Instrução Capacitação

Crise na educação

Se estamos enfrentando alguns problemas na educação convencional, imaginem na educação esportiva... Como lidar com isso?


Acredito demais em trocar informações com profissionais que trabalham em outras áreas do conhecimento humano para ter insights que possam ser úteis em nosso dia a dia profissional de educadores através do tênis.

Durante alguns dias de férias no Chile, conversei com pessoas que trabalham em museus – curadores, relações públicas, pesquisadores de história, conservadores do acervo, jornalistas – sobre como está a educação no país. Eles me respondem que a crise no setor educacional é mundial. No Chile, a educação vai de mal a pior, com pessoas chegando às universidades sem saber ler e escrever, como no Brasil.

A conversa também versou sobre como a ditadura militar chilena usou o sucesso de atletas como Hans Gildemeister, no tênis, e Eliseo Salazar, no automobilismo, e de times de futebol como Cobreloa, para fazer a propaganda do regime nos anos 1980. Precisamos lembrar a situação paralela das vitórias da Seleção Brasileira de Futebol e do piloto de Fórmula 1 Emerson Fittipaldi sendo usadas pelo também governo militar por aqui nos anos 1970? Acho que não.

No entanto, mais do que discutir a situação política do Chile ou de nosso País, ficou evidente que a crise na Educação tem razões políticas, sim – quanto menos preparados, menos conscientes e menos autônomos, mais manobráveis são os cidadãos.

Educação formal na era digital

Ao mesmo tempo, acontece uma crise no próprio sistema educativo para os tempos modernos. O que é educar bem uma criança hoje em dia? Que informações é preciso passar? Que habilidades desenvolver?

Se na internet encontramos tanta informação disponível, então – dizem as crianças – estudar, decorar, para quê? Se a transmissão cultural era uma das funções da educação formal de antigamente, hoje parece que a cultura produzida pela humanidade está toda lá, digitalizada, é só procurar. Mas, o que fazer com a informação? Colocá-la à serviço da evolução do ser humano e da comunidade, sim.... Mas como isso pode se relacionar com a educação esportiva, você deve estar se perguntando.

 

Como defensores entusiasmados do tênis como ferramenta educativa, não podemos deixar de lembrar aos professores de tênis que lidam com crianças que, há muito mais em jogo do que apenas ensinar forehands e backhands. Podemos escolher entre sermos “adestradores”, ensinando golpes através de infinitas repetições – os gestos esportivos –, ou sermos educadores, pensando na evolução daquela criança no longo prazo.

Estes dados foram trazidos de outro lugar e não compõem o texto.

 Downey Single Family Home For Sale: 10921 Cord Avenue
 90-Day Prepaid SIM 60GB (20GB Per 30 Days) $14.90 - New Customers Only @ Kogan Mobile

"Há muito mais em jogo do que apenas ensinar forehands e backhands"

A função do educador

Educadores pensam nos valores que desejam plantar enquanto desenvolvem suas crianças através do esporte. O tênis possui valores em sua essência – fair-play ou jogo justo, respeito, convivência entre homens e mulheres – que podemos usar e reforçar para desenvolvermos cidadãos plenos. Quando ensinamos aos nossos atletas que confiem nas marcações do adversário, que voltem o ponto quando tiverem dúvidas, que cumprimentem o adversário no final com gratidão, podemos dar sinais de que o espaço do jogo é um lugar seguro e agravável para se viver e se desenvolver.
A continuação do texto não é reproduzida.